From owner-freebsd-hackers  Sun Dec 14 23:47:54 1997
Return-Path: <owner-freebsd-hackers>
Received: (from root@localhost)
          by hub.freebsd.org (8.8.7/8.8.7) id XAA01416
          for hackers-outgoing; Sun, 14 Dec 1997 23:47:54 -0800 (PST)
          (envelope-from owner-freebsd-hackers)
Received: from word.smith.net.au (vh1.gsoft.com.au [203.38.152.122])
          by hub.freebsd.org (8.8.7/8.8.7) with ESMTP id XAA01382
          for <hackers@FreeBSD.ORG>; Sun, 14 Dec 1997 23:47:39 -0800 (PST)
          (envelope-from mike@word.smith.net.au)
Received: from word (localhost [127.0.0.1])
	by word.smith.net.au (8.8.8/8.8.5) with ESMTP id SAA01554;
	Mon, 15 Dec 1997 18:12:07 +1030 (CST)
Message-Id: <199712150742.SAA01554@word.smith.net.au>
X-Mailer: exmh version 2.0zeta 7/24/97
To: Terry Lambert <tlambert@primenet.com>
cc: mike@smith.net.au (Mike Smith), bgingery@gtcs.com, hackers@FreeBSD.ORG
Subject: Re: blocksize on devfs entries (and related) 
In-reply-to: Your message of "Mon, 15 Dec 1997 07:23:36 -0000."
             <199712150723.AAA27555@usr09.primenet.com> 
Mime-Version: 1.0
Content-Type: text/plain; charset=us-ascii
Date: Mon, 15 Dec 1997 18:12:06 +1030
From: Mike Smith <mike@smith.net.au>
Sender: owner-freebsd-hackers@FreeBSD.ORG
X-Loop: FreeBSD.org
Precedence: bulk

> > > It would have to set the DIRBLKSZ to the minimum of the amount required
> > > and the physical block size, and deal with agregating multiple blocks.
> > 
> > Pardon my ignorance, but what's the issue with aggregating blocks?  I 
> > presume that the directory code reads/writes in multiples of DIRBLKSZ
> 
> Soft updates.
> 
> If you look at the UFS/FFS code, you'll see that directory blocks are 512b,
> and all other metadata structures are a block size or some integer factor
> of a blocksize (inodes are 128b -- 4 per disk block) in size.
> 
> The metadata synchronicity guarantees are largely predicated on the idea
> that no metadata modification will be larger than a block.  This is with
> 'good reason, now that the cylinder boundries are unknown.
> 
> Consider a system running soft updates, in the face of a power failure,
> with a two block write crossing a cylinder boundry.  This will result
> in a seek.  All but the most modern drives (which can power track buffer
> writes and a seek through rotational energy of the disk) will fail to
> commit the write properly.
> 
> This would be bad.

Unfortunately, the above reasoning is soggy.  In the face of a power 
failure, there is no guarantee that a given block will be completely 
updated, so the current "guaranteed atomicity" for single-block writes 
doesn't exist.

> It is a big issue in considering a switch to soft updates, and it's
> a meta-issue for high availability systems, where an operation against
> a database is not atomic, but must be idempotent.

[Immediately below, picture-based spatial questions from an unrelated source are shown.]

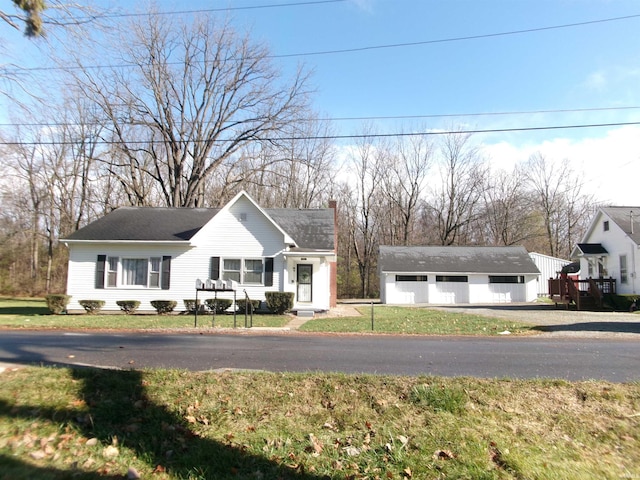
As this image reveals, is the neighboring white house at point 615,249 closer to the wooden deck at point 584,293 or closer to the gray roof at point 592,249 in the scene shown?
the gray roof at point 592,249

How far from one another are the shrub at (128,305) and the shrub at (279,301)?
6.38 meters

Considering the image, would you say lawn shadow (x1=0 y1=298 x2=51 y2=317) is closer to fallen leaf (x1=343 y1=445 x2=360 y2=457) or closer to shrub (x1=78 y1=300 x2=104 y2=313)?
shrub (x1=78 y1=300 x2=104 y2=313)

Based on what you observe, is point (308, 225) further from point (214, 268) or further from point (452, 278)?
point (452, 278)

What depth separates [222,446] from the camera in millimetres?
4363

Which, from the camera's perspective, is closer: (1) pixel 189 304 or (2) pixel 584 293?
(1) pixel 189 304

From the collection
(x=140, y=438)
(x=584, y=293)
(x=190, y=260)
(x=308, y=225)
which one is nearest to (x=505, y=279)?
(x=584, y=293)

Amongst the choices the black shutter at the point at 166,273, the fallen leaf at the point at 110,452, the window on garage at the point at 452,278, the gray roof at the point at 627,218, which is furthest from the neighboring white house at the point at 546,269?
the fallen leaf at the point at 110,452

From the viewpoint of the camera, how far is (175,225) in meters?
23.5

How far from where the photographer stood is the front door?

Let me just make sure I've got this: the basic point of concern is that 
a multiblock transaction with storage may (under exceptional 
conditions) only partially complete, and this partial completion (may) 
lead to states from which recovery would be problematic.

Correct?  Hmm.

> So long as a single "transaction" can't cross a seek boundry, this is not
> an issue.  When a single transaction can, then it becomes a *big* issue.

I think that the concept of a "seek" boundary is irrelevant; any 
potential dividing point satsifies the above criteria for concern.  A 
seek window is larger than the interblock window (which is still a 
possible split point), but smaller than a badblock forwarding window.

> This is also a general issue for ACL's, OS/2 Extended attributes, HFS
> resource forks, and any other construct that pushes metadata (potentially)
> over a seek boundry.  NTFS and VIVA are other examples that comes to mind.

So what's the "standard" solution?  Put serialisation markers in every 
physical block?  How would this deal with a synthetic volume using 
least-common-multiple aggregate blocks on base media with different 
block sizes?

> 
> > > > > Consider a FAT FS.  A FAT FS deals with 1K blocks.  But these 1K blocks
> > > > > are not constrained to start at an even offset from the start of the
> > > > > disk, only from an even cylinder boundry.
> > > > 
> > > > In the light of the nonexistence of "cylinders" in the proposed model, 
> > > > it strikes me that this becomes an issue of synthesising a conforming 
> > > > pseudo-geometry at filesystem creation time, and little more.  
> > > > Compatability is likely an issue there.
> > > 
> > > Page alignment must equal 1k block alignment for the 0th of 4 blocks;
> > > alternately, access will be... uh, slow.
> > 
> > I think you've left out enough context there that I can't approach any 
> > of that.  Unless you are referring to mmap() on such files.
> 
> No.  The mmap() issue is seperate.
> 
> Consider two 4k pages on disk:
> 
> [              4k              ][              4k              ]
> 
> This is made up of physical blocks:
> 
> [ 512b ][ 512b ][ 512b ][ 512b ][ 512b ][ 512b ][ 512b ][ 512b ]
> 
> These physical blocks are agregated, begining on a "cylinder boundry",
> to form "FAT blocks":
> 
> [ 512b ][      1k      ][      1k      ][      1k      ][ 512b ]
>                                ^
>                                |
>                             page boundry
> 
> Now we have an FAT "block" that spans a page boundry.
> 
> To access (read/write) the block, we must access two pages -- 8k.

This is where I'm not getting it.  To read the cluster (the 'FAT 
block'), one reads the required physical blocks, surely.  Or is this 
issue of 'page alignment' more to do with the cache?

mike